4721 nautical miles to Flensburg is written on our board in the kitchen. As the crow flies, as the English say, as the crow flies. In reality, of course, there are a few hundred miles more, because the "Marlin" can't fly over islands or sail directly into the wind.
On 31 May, one day before the official start of the hurricane season in the Caribbean, the time has finally come. The rig has been repaired, the forecastle boxes are full, tonnes of vegetables and eggs have been taken on board and the obligatory banana tree is dangling in the pulpit. There are five of us on board, Micha, the girls and myself as well as Micha's grown-up son Julian, who has already accompanied us on the journey from Surinam to Trinidad.

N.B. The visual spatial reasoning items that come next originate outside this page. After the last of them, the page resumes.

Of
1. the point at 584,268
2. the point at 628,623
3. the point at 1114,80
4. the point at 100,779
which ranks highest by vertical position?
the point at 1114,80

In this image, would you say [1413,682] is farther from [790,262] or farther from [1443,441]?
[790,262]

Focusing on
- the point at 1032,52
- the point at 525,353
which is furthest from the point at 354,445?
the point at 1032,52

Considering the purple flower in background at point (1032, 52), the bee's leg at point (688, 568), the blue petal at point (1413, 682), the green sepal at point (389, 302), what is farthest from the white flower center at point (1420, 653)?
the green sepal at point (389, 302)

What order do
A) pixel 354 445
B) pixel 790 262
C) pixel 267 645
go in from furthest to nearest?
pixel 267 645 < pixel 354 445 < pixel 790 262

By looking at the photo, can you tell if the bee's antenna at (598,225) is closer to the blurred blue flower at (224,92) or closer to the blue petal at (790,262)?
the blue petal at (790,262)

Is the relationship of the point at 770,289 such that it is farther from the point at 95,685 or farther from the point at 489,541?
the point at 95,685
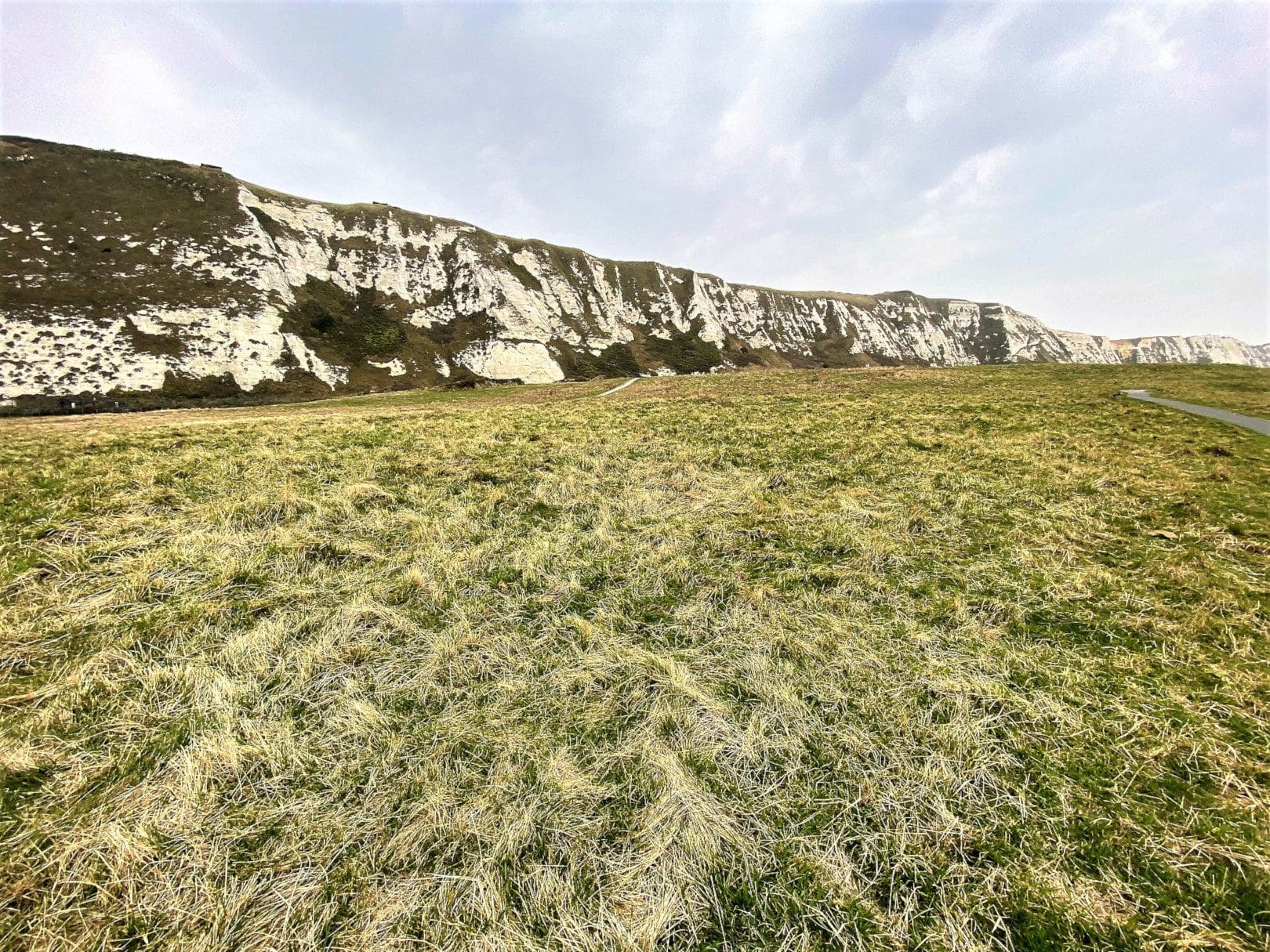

Non-stop to the Azores is the plan, arriving before the first round of 16 of the football World Cup. After weeks of waiting, we are in such a hurry to finally get away from the unloved Montegobay in Jamaica that we set sail in the evening with the sunset behind us. The twilight in the tropics is short, very short, so that we barely have any daylight when we set the main. By the time we reach the cape, which has annoyed us several times with extremely unpleasant waves and cross seas, it is pitch dark.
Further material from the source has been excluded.